* SHORT EXERCISE A: Reproduce the forum post about filtering IDs in a large text file from the words "I tried to go" up to and including the words "that are retained.".

* PASSAGE PROVIDED:

# # # # # # #

Suppose I have data in txt format structed as this:
|-------------------------|
| ID 1 |
| Category A |
| Class ABC |
| Type 1 |
| Subcat A |
| positional entry 1 |
| positional entry 2 |
|-------------------------|
| ID 2 |
| Category B |
| Class ABC |
| Type 2 |
| Subcat B |
| positional entry 1 |
| positional entry 2 |
| positional entry 3 |
|-------------------------|
| ID 3 |
| Category A |
| Class E |
| Type 4 |
| Subcat A |
| positional entry 1 |
|-------------------------|
The data is stored in one large txt file (approx. 7 GB) with more than 100 million rows. I want to extract only those IDs that fall into Category A and Subcat A. However, I also want the positional entries. These are not fixed, it is unknown how many lines there are. So for each ID it can vary.
I tried to go through it with opening it as txt file and going through each line. My problem here is that each time the file pointer enters a new line the information so to say is lost, although I could try to set flags that are retained.
Second approach was to extract the beginning and end of each ID in a list first. Then check the position where an ID starts that has category A and Subcat A. However, I have many rows, so storing these information in ranges with lists that have so many elements is not possible. I wanted to check then for each ID to which range it falls.

# # # # # # #

* STORED DATA:
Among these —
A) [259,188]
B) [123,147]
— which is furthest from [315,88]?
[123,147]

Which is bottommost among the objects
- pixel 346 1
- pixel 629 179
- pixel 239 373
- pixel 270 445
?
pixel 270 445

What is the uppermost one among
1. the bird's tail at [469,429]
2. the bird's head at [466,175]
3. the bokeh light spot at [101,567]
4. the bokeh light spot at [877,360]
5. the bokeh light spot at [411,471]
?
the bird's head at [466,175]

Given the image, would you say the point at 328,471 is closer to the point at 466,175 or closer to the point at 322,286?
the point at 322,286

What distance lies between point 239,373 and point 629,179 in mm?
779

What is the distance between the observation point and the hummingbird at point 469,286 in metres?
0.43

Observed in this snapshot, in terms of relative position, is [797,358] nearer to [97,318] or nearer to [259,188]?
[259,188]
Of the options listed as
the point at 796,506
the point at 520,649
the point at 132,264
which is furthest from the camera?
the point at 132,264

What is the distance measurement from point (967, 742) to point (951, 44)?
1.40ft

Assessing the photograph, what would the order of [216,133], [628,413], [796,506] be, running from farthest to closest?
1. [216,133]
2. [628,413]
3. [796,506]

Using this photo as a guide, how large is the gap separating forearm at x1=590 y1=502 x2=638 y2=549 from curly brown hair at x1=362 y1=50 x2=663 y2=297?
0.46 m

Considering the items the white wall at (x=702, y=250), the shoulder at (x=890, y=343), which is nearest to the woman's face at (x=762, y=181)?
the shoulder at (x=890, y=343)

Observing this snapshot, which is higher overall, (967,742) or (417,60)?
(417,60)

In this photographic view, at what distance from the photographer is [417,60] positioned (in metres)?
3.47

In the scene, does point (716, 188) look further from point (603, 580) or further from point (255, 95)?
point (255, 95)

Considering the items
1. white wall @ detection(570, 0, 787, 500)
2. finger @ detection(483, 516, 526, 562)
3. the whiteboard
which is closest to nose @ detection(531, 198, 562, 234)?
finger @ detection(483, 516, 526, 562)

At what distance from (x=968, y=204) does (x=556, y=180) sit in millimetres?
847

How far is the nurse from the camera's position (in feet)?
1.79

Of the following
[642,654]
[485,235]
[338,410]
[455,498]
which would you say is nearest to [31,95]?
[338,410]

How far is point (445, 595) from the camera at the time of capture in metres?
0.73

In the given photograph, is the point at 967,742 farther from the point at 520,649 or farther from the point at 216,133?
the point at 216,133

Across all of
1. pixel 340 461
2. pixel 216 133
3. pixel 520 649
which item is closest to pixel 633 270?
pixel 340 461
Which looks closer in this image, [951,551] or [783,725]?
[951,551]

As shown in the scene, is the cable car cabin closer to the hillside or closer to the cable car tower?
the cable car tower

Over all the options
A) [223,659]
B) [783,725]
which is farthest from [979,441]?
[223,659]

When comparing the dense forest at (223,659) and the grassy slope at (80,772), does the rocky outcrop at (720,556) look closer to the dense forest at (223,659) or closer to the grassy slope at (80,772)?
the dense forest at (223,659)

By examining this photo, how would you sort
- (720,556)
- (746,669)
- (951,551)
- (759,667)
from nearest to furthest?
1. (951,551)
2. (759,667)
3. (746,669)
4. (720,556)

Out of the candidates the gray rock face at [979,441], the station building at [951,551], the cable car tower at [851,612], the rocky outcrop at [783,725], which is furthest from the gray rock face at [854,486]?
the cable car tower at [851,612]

# # # # # # #

* SHORT EXERCISE B: Repeat the rows placed after the forum post, from the line with "Of the options listed as" up to and including the line with "3. [796,506]".

* TASK ANSWER A:
I tried to go through it with opening it as txt file and going through each line. My problem here is that each time the file pointer enters a new line the information so to say is lost, although I could try to set flags that are retained.

* TASK ANSWER B:
Of the options listed as
the point at 796,506
the point at 520,649
the point at 132,264
which is furthest from the camera?
the point at 132,264

What is the distance measurement from point (967, 742) to point (951, 44)?
1.40ft

Assessing the photograph, what would the order of [216,133], [628,413], [796,506] be, running from farthest to closest?
1. [216,133]
2. [628,413]
3. [796,506]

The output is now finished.